Be sure to check our Hotfix instructions before starting the hotfix process.It might save you some trouble afterwards.

Fixed bugs:

  • Email marketing - An error occurred after applying the subject filter on the 'Emails' tab when editing an email campaign in the Email marketing application.
  • Form controls - The 'Logic CAPTCHA' form control displayed the "(please enter the answer to the question or statement)" text even if its hidden 'ShowAfterText' property was disabled.
  • Search - An infinite loop could occur when building page smart search indexes if the indexed data fields contained complex HTML or XML structures.
  • Social Marketing - Facebook insight data was not collected for pages assigned to Facebook apps using version 2.7 or newer of the Facebook API (i.e. apps created after July 13, 2016).
  • Transformations - An error occurred when using transformations with a dot character in their code name. For example, if the system fetched a transformation directly from the database, the transformation's code name was parsed incorrectly and caused an error.


Hotfix 9.0.48

Published: Wed, 13 May 2020 08:57:19 GMT

Be sure to check our Hotfix instructions before starting the hotfix process.It might save you some trouble afterwards.

Fixed bugs:

  • Authentication - Windows Active Directory authentication could cause an error if replacement of forbidden characters was disabled for roles via the 'CMSEnsureSafeRoleNames' web.config key.

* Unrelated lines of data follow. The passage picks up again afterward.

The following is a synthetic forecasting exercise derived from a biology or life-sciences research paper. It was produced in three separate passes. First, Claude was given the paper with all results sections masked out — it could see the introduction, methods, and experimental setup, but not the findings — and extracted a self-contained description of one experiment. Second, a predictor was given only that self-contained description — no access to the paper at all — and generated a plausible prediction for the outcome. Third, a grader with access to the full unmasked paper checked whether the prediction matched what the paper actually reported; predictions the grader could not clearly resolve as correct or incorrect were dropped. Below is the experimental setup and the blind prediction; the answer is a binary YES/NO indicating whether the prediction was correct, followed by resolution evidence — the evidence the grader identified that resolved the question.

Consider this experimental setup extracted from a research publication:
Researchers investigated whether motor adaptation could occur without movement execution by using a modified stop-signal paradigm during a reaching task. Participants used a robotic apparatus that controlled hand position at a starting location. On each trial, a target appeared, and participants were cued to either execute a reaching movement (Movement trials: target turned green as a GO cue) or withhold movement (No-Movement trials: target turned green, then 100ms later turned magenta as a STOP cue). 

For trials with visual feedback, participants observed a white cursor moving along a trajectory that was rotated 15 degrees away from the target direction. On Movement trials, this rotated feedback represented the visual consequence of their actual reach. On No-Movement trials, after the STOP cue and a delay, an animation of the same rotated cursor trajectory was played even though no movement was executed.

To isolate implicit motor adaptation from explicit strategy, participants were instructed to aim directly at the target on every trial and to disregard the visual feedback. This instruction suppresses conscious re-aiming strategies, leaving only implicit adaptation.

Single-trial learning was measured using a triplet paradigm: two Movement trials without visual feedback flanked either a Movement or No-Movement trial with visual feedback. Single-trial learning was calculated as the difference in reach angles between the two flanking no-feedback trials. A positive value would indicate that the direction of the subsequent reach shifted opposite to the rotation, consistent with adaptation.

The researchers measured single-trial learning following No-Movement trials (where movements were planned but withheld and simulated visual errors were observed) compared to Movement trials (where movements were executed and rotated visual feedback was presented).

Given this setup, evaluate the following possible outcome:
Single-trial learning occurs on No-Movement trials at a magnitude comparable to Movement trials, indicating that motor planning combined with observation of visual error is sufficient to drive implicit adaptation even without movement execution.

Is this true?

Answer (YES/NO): NO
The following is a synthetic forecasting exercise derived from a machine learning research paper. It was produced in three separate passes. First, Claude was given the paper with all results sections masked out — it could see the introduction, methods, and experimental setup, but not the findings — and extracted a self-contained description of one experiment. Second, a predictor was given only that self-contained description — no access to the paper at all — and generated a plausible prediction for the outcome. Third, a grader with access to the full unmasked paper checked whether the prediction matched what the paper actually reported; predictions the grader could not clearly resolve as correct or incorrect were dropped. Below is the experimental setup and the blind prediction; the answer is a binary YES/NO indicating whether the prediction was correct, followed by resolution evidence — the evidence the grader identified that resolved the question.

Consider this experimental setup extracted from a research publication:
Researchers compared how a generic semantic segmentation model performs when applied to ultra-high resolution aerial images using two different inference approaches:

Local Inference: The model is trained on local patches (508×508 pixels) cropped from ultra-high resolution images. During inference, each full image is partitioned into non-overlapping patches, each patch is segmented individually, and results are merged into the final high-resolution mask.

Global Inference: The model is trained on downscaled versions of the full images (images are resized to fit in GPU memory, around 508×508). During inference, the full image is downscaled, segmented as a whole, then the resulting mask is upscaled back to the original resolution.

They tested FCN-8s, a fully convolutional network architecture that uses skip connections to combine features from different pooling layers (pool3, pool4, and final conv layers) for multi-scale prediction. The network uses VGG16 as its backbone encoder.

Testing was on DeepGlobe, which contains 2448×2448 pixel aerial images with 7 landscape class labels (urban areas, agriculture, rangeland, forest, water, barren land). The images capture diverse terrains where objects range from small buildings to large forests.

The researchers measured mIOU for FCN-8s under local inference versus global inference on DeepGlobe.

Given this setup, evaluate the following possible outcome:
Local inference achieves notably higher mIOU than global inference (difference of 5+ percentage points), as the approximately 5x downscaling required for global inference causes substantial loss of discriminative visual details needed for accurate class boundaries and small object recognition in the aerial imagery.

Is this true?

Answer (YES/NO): NO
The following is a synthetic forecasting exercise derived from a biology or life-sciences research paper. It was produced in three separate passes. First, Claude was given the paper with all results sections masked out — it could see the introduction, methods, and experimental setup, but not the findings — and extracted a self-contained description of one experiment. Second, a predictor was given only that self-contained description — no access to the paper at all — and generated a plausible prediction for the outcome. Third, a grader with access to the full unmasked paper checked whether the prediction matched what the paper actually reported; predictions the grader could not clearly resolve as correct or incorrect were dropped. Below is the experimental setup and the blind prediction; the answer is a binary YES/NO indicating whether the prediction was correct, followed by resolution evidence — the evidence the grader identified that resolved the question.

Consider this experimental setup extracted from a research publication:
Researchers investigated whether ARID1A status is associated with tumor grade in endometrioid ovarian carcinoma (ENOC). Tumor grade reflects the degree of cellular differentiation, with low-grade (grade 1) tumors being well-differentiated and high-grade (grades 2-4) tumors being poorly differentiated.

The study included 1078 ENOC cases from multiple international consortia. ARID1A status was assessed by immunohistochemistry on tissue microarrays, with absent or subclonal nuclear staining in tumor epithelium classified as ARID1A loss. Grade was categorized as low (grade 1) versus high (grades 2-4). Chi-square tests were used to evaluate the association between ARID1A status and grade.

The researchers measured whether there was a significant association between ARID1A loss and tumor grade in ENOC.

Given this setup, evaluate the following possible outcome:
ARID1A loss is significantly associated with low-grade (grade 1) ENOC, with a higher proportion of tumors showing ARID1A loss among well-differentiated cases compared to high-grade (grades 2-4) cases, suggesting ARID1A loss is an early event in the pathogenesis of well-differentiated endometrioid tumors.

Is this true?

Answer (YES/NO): NO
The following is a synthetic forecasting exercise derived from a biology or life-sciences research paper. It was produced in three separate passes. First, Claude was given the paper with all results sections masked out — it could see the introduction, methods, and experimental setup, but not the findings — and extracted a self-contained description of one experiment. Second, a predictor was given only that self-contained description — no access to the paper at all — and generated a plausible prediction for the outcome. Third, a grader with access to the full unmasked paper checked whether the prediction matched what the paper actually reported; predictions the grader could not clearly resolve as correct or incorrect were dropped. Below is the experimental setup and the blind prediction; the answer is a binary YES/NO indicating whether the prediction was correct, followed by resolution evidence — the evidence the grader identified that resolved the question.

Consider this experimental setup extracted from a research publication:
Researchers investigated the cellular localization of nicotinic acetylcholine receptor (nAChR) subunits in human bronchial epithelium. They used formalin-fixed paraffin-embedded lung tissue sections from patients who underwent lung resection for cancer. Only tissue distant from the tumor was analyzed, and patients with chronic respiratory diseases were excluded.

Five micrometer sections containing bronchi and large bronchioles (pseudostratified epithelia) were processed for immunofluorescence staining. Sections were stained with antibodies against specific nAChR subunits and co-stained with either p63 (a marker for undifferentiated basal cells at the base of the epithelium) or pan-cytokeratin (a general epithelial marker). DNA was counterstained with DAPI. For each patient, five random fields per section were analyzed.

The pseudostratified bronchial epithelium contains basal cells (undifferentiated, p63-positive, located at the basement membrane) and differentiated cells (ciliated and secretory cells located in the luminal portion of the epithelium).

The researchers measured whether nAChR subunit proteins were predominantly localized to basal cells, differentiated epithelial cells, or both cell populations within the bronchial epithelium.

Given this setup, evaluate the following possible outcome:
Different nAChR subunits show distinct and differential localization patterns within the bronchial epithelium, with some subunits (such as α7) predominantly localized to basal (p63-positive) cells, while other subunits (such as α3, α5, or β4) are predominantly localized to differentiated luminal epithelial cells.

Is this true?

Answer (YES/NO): NO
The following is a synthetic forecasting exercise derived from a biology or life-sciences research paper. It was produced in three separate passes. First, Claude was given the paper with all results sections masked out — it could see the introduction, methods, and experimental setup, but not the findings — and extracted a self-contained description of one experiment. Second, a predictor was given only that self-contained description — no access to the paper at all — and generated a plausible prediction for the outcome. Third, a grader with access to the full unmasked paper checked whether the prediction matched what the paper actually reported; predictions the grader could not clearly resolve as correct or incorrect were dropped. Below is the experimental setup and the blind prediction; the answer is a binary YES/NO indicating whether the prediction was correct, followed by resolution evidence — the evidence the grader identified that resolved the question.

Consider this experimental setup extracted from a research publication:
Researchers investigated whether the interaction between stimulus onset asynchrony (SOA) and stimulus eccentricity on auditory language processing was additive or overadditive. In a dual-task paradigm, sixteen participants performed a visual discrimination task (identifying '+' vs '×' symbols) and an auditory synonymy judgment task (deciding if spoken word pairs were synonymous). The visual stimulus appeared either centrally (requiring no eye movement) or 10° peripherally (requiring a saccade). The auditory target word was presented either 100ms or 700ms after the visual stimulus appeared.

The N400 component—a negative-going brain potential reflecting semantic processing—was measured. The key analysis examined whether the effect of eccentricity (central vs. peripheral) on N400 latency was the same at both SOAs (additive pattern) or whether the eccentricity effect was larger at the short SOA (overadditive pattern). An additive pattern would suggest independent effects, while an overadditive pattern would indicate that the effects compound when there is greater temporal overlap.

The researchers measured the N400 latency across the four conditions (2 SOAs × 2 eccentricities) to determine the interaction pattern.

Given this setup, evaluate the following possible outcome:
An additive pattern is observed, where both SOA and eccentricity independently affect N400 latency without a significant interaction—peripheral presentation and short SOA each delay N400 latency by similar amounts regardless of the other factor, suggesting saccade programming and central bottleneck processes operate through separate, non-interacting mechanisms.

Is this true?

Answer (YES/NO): NO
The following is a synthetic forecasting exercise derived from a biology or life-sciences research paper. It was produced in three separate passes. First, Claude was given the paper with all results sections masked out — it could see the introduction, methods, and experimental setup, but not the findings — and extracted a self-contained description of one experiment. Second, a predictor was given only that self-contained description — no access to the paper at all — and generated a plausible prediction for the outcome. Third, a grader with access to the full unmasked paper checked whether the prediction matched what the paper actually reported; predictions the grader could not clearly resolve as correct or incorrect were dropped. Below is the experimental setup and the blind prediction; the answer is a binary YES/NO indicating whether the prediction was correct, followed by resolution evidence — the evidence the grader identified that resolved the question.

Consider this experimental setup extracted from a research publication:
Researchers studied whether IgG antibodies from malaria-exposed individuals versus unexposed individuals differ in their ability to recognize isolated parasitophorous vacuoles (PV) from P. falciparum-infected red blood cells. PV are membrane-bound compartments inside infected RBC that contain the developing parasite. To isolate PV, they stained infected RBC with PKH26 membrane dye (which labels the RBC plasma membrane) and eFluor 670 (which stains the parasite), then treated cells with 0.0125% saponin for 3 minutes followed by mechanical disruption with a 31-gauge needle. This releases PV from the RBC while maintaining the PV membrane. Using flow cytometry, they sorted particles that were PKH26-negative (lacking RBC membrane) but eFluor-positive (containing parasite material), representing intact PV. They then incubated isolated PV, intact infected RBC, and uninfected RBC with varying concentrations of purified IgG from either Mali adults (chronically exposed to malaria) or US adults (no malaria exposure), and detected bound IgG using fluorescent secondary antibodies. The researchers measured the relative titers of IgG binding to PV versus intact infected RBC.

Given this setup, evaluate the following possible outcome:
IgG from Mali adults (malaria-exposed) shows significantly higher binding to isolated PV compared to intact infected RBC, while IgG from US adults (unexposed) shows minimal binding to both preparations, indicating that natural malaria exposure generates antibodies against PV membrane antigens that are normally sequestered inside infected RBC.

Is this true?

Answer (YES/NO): YES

The error occurred if import of AD domain groups as roles was enabled and the authenticated user belonged to at least one group with a forbidden character in its name.
  • Caching - After exporting and importing a page template containing the 'Output cache dependencies' web part, the keys specified in the web part's 'Cache dependencies' property were processed incorrectly and combined into a single invalid line.
  • Continuous integration - If the restoring of continuous integration data to the database failed, it was difficult to diagnose the exact cause in certain cases. If the process fails during the composition of an object consisting of multiple parts, the error message now contains the file system paths of the related files.
  • Hotfix - Kentico instances installed from setup files with hotfix 9.0.40 or newer applied did not work (errors occurred due to missing assembly files).
  • Media library - When sending emails from Kentico (for example in the Email queue application), images added to the email content from a media library with resized dimensions were inserted with a relative URL, which caused them to be unavailable when viewed in email clients.
  • Web farms - Changes of license keys were not synchronized correctly between web farm servers, which could lead to logged errors in certain cases.


Hotfix 9.0.47

Published: Wed, 13 May 2020 08:57:19 GMT

Be sure to check our Hotfix instructions before starting the hotfix process.It might save you some trouble afterwards.

Fixed bugs:

  • Authentication - When using certain external identity providers for authentication (for example Access Control Service), the system incorrectly handled situations where the identity provider returned an empty username claim. This caused an authentication loop for the client, which could result in the system generating multiple user accounts.
  • E-commerce - When using the search in customer selection dialogs (for example when manually creating new orders), the system only displayed customers with matching last names. After applying the hotfix, the search also uses the first name, company and email address customer fields.